Modulating the anodic electrochemiluminescence of graphitic carbon nitride by thiophene doping

Abstract

As an attractive electrochemiluminescence (ECL) emitter, graphitic carbon nitride (g-CN) still suffers from weak anodic ECL signals. In this work, a simple molecular engineering strategy is employed to modulate the anodic ECL of g-CN by thiophene doping. Thiophene doped g-CN (CNA) nanosheets show ca. a 6-fold enhanced and red-shift ECL emissions compared to pristine g-CN nanosheets. The optical and ECL property studies reveal that thiophene doping can not only evaluate g-CN electric conductivity by intramolecular electron transfer but also narrow the bandgap, leading to the enhancement and bathochromic shift of ECL emissions. The effects of various factors including the thiophene doping amount, solution pH, coreactant concentration and adopted potential range on the anodic ECL of CNA nanosheets are further investigated for understanding the mechanism of ECL enhancement and obtaining a strong and stable anodic ECL emission.

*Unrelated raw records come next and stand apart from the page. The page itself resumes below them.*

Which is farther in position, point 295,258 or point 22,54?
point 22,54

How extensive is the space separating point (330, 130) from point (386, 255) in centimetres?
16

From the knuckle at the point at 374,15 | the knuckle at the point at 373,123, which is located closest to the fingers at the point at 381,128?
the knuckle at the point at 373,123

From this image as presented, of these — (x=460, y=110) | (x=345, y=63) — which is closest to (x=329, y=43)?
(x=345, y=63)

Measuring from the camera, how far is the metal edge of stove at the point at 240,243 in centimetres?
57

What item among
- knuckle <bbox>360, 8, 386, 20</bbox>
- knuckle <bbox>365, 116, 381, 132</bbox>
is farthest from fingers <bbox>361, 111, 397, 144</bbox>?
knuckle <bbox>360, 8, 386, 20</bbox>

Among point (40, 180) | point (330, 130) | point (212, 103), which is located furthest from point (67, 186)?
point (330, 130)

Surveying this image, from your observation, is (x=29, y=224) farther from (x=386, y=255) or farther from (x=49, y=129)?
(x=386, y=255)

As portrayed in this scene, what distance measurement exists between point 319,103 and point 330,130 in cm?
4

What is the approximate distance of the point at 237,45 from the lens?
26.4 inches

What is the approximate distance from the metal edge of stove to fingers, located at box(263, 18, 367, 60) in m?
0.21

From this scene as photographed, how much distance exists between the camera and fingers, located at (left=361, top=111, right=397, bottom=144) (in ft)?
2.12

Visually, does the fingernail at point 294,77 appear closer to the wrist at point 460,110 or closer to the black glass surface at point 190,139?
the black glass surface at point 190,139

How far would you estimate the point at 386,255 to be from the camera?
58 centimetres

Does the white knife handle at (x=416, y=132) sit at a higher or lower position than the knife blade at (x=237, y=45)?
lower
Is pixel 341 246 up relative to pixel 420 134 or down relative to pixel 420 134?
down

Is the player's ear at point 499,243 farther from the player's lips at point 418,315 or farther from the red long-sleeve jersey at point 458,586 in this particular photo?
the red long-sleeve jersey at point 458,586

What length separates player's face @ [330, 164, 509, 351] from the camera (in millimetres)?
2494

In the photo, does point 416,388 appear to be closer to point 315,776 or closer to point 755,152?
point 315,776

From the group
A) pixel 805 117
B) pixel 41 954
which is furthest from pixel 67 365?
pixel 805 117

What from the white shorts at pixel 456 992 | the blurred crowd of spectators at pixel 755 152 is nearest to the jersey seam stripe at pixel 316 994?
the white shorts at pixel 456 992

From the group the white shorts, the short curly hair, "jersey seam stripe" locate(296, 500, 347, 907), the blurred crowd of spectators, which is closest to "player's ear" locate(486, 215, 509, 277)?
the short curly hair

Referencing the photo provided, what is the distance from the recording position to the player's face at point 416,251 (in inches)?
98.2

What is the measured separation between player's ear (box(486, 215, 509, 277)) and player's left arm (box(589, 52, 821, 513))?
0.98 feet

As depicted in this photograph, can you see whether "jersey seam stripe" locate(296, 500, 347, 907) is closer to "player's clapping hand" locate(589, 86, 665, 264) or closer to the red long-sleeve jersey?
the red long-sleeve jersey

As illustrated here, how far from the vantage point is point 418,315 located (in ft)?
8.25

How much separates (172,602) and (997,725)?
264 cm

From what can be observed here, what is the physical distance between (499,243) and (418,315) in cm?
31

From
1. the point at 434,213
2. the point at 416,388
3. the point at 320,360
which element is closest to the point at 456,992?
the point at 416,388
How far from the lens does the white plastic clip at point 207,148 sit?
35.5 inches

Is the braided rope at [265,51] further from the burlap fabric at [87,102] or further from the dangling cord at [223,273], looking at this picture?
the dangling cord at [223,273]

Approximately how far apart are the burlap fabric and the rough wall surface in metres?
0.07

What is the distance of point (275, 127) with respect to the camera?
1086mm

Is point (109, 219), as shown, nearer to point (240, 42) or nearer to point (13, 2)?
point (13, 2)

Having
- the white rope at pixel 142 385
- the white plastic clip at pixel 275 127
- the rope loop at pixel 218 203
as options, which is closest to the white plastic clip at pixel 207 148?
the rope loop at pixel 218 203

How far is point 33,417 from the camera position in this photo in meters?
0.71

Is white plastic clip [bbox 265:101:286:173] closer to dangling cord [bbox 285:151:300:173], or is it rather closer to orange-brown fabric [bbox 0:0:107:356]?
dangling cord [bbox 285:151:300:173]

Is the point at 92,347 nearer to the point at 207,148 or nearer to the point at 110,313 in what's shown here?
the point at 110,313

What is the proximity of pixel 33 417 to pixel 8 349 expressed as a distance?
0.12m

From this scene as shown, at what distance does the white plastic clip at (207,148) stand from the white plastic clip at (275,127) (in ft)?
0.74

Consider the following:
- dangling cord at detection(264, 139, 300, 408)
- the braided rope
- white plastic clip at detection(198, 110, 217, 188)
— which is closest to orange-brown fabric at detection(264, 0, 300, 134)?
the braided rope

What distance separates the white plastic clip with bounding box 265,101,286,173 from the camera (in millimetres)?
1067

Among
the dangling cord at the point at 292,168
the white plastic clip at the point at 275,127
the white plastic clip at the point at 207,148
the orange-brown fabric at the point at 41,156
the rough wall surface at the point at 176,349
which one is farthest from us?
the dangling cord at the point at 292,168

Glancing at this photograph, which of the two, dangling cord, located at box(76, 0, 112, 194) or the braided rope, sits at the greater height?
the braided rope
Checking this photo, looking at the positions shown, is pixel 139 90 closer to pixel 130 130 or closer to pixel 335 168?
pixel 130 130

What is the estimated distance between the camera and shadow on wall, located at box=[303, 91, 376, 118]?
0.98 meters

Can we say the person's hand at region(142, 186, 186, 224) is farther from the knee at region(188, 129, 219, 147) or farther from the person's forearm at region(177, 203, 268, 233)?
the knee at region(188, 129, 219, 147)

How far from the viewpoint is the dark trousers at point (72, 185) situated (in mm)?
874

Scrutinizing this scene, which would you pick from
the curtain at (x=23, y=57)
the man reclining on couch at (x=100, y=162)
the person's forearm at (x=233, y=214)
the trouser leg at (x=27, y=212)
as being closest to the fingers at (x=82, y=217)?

On this basis, the CNA nanosheets modified electrode is used as a signal probe for Cu²⁺ detection, and the probe shows a linear response to Cu²⁺ in the concentration range of 5 nM to 50 μM and high selectivity towards other possible interfering metal ions. Our work may provide a promising pathway for the modulation of g-CN ECL by molecular engineering, and the improved anodic ECL may promote its sensing application.